- _Text_
= Beginning of Section =
Sprite Slicer
Upload a sprite sheet and slice it into individual frames. Drag slice lines to fine-tune alignment.
Drop an image here or click to upload
PNG, JPG, GIF, BMP, WebPSliced Frames
What is Sprite Slicer?
Sprite Slicer breaks a sprite sheet image into individual frames based on a grid you define. You set the number of columns and rows, and the tool divides the image evenly, showing you exactly where each cut will land with a live preview overlay. If your sprite sheet has inconsistent spacing — padding between frames, offset rows, or mixed frame sizes — you can switch on line override mode and drag any individual slice line to the exact pixel you need. Once you're happy with the grid, export every frame as a separate PNG file.
Features
Live Preview
See slice lines drawn directly over your image as you adjust columns and rows. The preview updates instantly so you always know where each frame boundary sits.
Quick Presets
Common grid layouts like 2x1, 4x1, 4x4, 8x8, and 16x16 are one click away. You can also type any custom column and row count.
Line Override
Toggle override mode to click and drag any slice line to a new position. Ideal for sheets where frames aren't perfectly uniform. Right-click a line to snap it back to its default.
Frame Thumbnails
Every sliced frame is rendered as a thumbnail below the preview so you can visually verify each frame before exporting.
Batch Export
Download all frames at once as a ZIP archive, or save them one-by-one as individual PNG files. Frames are numbered sequentially (frame_000, frame_001, etc.).
Browser-Only
Everything runs locally in your browser. Your images are never uploaded to a server — no account, no installs, no waiting.
= End of Section =
- _Brief A_
In the Sprite Slicer text, what does right-clicking a slice line do?
- _Brief B_
Reproduce the stretch of the Sprite Slicer text from "Quick Presets" through "to its default.".
- _Brief C_
List every preset grid layout the Sprite Slicer text names.

- _Recorded data_
= Beginning of Section =
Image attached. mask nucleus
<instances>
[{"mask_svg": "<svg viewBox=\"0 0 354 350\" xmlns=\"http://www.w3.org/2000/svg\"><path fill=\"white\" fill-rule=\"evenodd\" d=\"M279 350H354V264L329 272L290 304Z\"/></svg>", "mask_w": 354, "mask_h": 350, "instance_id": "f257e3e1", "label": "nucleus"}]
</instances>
= End of Section =
- _Solution A_
It snaps the line back to its default.

- _Solution B_
Quick Presets
Common grid layouts like 2x1, 4x1, 4x4, 8x8, and 16x16 are one click away. You can also type any custom column and row count.
Line Override
Toggle override mode to click and drag any slice line to a new position. Ideal for sheets where frames aren't perfectly uniform. Right-click a line to snap it back to its default.

- _Solution C_
2x1, 4x1, 4x4, 8x8, 16x16